▸ Excerpted text:
⟨
Avengers: Endgame directors Anthony and Joe Russo could outdo Infinity War with “a lot of hard work,” Joe Russo told Empire Magazine.
“Whether we top Infinity War or not, I don’t know,” he added. “But we try to tell the best story we can with these characters. This is bringing to a close the first decade of stories. I think that alone has a dramatic power to it.”
Details surrounding Endgame — which only recently released its first trailer earlier this month, bringing with it a reveal of the sequel’s long-guarded title — will remain close to the chest.
“We’ve sat on the title, we’ve sat on the trailer,” Russso added. “The last thing we want to do is give any clues to story structure or tone.”
The Russos, who first helmed Captain America: The Winter Soldier and Captain America: Civil War, previously told Business Insider they hope to provide a rewarding experience for fans — but their process first involves satisfying themselves.
“When Joe and I got hired to direct Winter Soldier, that movie was many multiples larger than anything we'd ever done before as filmmakers,” Anthony Russo said.
“But the way we work as filmmakers is we have to satisfy ourselves first and foremost. If we’re making a movie that excites us, that’s the best we can do. We can’t predict if people are going to like it, we just know whether we like it. That’s how we've made every one of our Marvel movies and it’s how we’re making this one. For all of the anticipation and anxiety about it, nothing serves Joe and I better than staying focused on the story we're trying to tell and telling it the best way we can.”
⟩
▸ Dataset excerpts:
⟨
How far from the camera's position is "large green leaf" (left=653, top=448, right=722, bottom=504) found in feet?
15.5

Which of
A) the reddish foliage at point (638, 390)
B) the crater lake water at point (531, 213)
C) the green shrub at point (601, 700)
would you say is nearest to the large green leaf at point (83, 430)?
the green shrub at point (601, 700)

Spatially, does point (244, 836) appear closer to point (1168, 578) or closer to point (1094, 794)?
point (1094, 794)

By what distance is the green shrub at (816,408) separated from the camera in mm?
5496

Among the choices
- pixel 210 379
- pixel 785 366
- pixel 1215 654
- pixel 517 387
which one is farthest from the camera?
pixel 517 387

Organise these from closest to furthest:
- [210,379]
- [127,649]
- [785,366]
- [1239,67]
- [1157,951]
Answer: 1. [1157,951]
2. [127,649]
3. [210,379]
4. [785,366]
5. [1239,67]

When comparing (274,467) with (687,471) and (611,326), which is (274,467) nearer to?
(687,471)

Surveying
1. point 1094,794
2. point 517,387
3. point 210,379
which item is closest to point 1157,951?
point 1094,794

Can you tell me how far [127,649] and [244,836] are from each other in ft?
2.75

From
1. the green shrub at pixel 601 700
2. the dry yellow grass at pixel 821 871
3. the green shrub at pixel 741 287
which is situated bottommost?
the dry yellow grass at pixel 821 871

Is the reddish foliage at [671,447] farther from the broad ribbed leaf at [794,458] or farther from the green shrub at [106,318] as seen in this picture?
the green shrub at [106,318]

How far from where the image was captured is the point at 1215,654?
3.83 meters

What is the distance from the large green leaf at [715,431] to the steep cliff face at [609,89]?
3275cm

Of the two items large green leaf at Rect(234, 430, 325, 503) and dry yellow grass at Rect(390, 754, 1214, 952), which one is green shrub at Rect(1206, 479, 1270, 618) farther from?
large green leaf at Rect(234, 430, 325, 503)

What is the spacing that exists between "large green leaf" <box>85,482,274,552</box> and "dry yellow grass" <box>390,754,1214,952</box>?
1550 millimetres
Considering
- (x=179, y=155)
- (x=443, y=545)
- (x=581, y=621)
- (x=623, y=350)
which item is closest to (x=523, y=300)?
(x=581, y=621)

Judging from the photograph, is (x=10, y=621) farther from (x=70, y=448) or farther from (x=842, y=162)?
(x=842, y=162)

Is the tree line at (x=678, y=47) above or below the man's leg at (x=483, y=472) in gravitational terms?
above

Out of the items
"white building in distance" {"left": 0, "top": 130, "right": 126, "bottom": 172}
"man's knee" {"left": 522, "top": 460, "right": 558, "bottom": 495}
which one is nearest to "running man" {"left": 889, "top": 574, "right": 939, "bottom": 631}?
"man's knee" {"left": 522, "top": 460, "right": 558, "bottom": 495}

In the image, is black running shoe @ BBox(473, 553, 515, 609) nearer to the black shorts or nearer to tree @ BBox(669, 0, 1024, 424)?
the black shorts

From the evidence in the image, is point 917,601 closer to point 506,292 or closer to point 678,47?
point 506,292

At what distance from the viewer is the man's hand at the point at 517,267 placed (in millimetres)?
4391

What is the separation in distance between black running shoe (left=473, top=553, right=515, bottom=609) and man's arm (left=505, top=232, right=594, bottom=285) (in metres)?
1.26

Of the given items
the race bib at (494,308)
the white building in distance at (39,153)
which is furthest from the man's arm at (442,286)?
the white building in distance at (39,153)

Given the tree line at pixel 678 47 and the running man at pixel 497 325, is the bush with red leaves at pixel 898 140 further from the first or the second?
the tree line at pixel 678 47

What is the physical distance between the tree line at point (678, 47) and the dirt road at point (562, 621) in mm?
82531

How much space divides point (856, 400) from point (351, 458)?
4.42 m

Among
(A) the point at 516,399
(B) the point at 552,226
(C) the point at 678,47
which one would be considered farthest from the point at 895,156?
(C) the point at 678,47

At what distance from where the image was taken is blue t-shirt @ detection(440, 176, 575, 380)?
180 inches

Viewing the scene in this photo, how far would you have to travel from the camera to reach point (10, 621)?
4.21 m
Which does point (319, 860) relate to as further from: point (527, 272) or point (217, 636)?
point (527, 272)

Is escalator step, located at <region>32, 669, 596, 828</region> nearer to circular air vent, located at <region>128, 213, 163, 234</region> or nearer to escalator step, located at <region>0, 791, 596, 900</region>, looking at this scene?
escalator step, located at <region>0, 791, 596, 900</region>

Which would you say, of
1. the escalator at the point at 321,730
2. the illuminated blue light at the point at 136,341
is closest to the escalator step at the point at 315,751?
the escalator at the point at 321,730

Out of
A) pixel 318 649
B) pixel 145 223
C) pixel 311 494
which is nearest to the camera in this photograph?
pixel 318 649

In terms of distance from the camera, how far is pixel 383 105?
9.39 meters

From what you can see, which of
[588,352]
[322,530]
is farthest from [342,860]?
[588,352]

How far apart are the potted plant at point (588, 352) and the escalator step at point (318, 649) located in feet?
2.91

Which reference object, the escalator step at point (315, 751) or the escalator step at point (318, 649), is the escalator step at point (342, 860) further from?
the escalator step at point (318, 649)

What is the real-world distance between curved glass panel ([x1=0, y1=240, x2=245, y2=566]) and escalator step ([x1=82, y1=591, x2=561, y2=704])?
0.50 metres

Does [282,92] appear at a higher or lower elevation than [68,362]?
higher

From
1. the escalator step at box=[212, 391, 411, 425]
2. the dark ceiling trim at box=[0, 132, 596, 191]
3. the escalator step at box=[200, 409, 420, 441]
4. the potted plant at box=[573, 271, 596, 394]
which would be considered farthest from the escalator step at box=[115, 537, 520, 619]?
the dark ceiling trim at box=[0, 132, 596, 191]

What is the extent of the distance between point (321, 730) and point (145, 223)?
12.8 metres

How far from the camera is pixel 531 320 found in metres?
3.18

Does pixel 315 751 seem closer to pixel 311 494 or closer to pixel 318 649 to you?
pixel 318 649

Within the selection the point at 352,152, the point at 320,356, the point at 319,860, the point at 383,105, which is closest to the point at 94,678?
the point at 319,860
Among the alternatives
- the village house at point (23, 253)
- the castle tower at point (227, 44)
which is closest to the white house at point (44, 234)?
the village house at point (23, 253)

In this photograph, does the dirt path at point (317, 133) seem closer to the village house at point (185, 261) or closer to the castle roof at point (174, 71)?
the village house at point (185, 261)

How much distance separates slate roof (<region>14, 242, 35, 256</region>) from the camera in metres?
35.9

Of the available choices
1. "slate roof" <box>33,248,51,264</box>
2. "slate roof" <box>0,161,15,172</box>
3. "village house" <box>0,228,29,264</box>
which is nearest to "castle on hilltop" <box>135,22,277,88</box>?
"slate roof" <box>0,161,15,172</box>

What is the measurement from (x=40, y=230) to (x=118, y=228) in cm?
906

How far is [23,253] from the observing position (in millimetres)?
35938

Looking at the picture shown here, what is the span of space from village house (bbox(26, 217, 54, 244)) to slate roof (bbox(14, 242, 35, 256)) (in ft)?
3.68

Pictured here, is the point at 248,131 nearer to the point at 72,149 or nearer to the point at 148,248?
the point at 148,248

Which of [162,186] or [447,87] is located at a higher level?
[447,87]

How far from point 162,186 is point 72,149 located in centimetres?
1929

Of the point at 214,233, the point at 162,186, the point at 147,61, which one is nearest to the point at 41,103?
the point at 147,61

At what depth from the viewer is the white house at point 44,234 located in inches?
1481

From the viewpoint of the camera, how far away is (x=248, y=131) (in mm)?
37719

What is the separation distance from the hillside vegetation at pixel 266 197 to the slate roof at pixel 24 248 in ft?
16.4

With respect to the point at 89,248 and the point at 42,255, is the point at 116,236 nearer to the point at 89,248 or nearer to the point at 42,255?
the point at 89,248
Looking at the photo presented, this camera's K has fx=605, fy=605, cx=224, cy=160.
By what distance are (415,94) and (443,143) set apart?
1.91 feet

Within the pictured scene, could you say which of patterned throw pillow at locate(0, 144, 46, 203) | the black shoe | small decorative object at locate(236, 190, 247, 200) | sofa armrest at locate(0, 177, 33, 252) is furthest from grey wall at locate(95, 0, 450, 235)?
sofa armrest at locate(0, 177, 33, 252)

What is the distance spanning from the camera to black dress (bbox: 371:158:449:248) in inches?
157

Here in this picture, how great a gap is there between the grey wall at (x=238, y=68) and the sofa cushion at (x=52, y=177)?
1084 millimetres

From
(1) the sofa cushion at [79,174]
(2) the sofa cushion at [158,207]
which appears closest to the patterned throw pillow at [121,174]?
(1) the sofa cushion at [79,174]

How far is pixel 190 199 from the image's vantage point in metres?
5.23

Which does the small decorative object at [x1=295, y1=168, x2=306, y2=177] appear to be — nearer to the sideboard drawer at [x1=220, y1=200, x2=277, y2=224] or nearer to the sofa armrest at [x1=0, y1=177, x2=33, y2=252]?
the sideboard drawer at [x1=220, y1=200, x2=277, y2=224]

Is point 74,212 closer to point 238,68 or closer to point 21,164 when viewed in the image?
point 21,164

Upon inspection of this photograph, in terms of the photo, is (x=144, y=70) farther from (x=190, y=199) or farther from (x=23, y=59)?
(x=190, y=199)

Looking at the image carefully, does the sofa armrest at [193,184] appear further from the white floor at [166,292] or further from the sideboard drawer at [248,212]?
⟩
▸ Given problem: Write the next few paragraphs of the article about the Russo brothers and Avengers: Endgame, picking up right after its final quote.

▸ Exercise result:
Marvel Studios chief and architect Kevin Feige has characterized Endgame as an ending point for the first chapter of the ongoing Marvel Cinematic Universe, set to continue beyond Spider-Man: Far From Home in 2019 with future franchise entries like Black Widow, Black Panther 2, and Guardians of the Galaxy Vol. 3.
“The entire intention of Infinity War and the next Avengers film next year was to have an ending — to bring a conclusion to 10-plus years, 22-movie narrative in a way that hadn’t been done before in this particular type of film,” Feige told Uproxx.
“It’s been done before in films where there are a finite number of books, and they finish telling the story for the books, so they come to an ending. Characters like Spider-Man or Batman or James Bond or Iron Man, who have been around for so long and are always refreshed in comic books or novels or movies, you don’t necessarily get that kind of an endpoint — and we wanted to do that, which is what these next two Avengers films are.”
Avengers: Endgame opens April 26.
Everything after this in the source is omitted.